Cox conclut par des réflexions sur la voie à suivre. Elle reconnaît que les défis pour atteindre une véritable égalité économique sont immenses. Cela nécessite non seulement des réformes légales mais un changement culturel. Cela nécessite de s’attaquer aux causes profondes : ségrégation professionnelle, plafonds de verre, pénalités de maternité, travail non rémunéré, discrimination intersectionnelle. Cela nécessite des politiques comme des garderies abordables, des congés familiaux payés, des arrangements de travail flexibles, la transparence salariale, une application forte de l’anti-discrimination. Cela nécessite des hommes comme alliés et partenaires, assumant leur juste part du travail de soin et plaidant pour l’égalité au travail. Cela nécessite de reconnaître que l’autonomisation économique des femmes profite non seulement aux femmes mais à tout le monde — familles, communautés et économies entières.

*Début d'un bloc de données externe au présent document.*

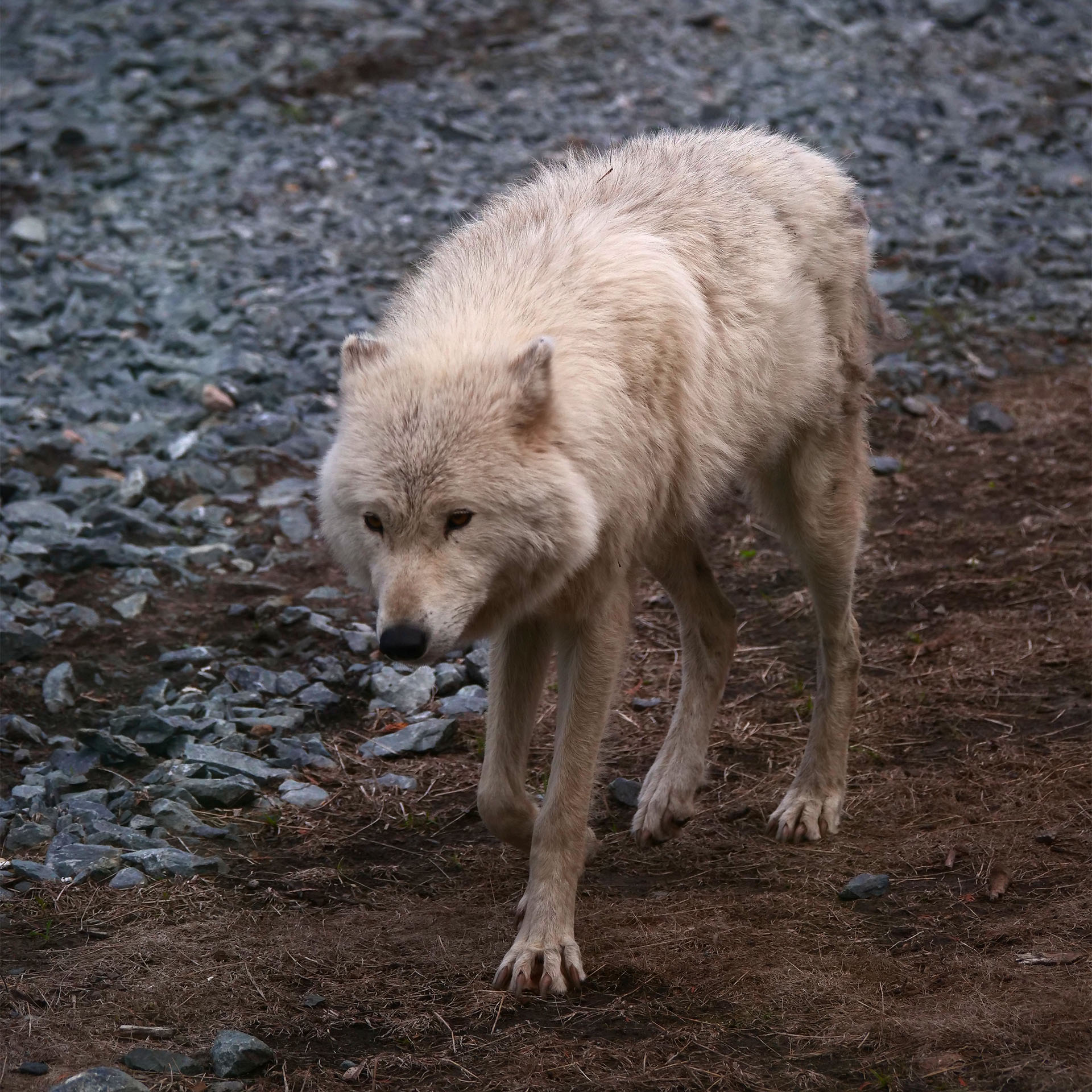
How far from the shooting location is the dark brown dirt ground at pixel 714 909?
3500mm

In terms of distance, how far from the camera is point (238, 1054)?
3.45 metres

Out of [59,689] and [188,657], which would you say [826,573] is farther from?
[59,689]

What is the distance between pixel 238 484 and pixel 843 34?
10.1 m

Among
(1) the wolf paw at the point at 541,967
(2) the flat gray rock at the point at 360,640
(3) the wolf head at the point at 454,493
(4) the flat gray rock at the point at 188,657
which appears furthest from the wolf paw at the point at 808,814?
(4) the flat gray rock at the point at 188,657

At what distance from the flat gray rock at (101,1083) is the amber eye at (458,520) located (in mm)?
1576

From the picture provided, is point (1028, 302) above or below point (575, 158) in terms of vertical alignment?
below

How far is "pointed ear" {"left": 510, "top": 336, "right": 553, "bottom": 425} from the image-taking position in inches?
147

D’un point de vue de la théorie féministe, “Femmes, Argent et Pouvoir” apporte des contributions importantes à la compréhension du genre et de l’économie. Il montre que l’inégalité économique n’est pas naturelle ou inévitable mais le résultat de lois, politiques, normes et discriminations. Il applique l’analyse de genre à la finance, aux marchés du travail et à l’accumulation de richesse — des domaines souvent vus comme neutres en genre mais en fait profondément genrés. Il reconnaît que le pouvoir économique est inséparable du pouvoir politique et social — que l’autonomisation économique des femmes est une base nécessaire pour une égalité des genres plus large.
“Femmes, Argent et Pouvoir : L’ascension et la chute de l’égalité économique” de Josie Cox est une œuvre opportune, importante et inspirante. C’est une histoire des luttes économiques des femmes, une analyse de l’inégalité actuelle et une histoire pleine d’espoir d’activisme continu. Pour quiconque veut comprendre comment les femmes se sont battues pour la liberté économique, quels progrès elles ont faits et quels obstacles elles affrontent encore, ce livre est une lecture essentielle. Il nous rappelle que la justice économique est centrale à la lutte féministe, et que la bataille pour l’argent et le pouvoir est loin d’être terminée. Comme l’écrit Cox : “L’égalité économique des femmes n’est pas un rêve lointain mais un objectif que nous pouvons et devons atteindre.” C’est une invitation à nous tous — à apprendre l’histoire, comprendre le présent et travailler pour la justice économique pour toutes les femmes.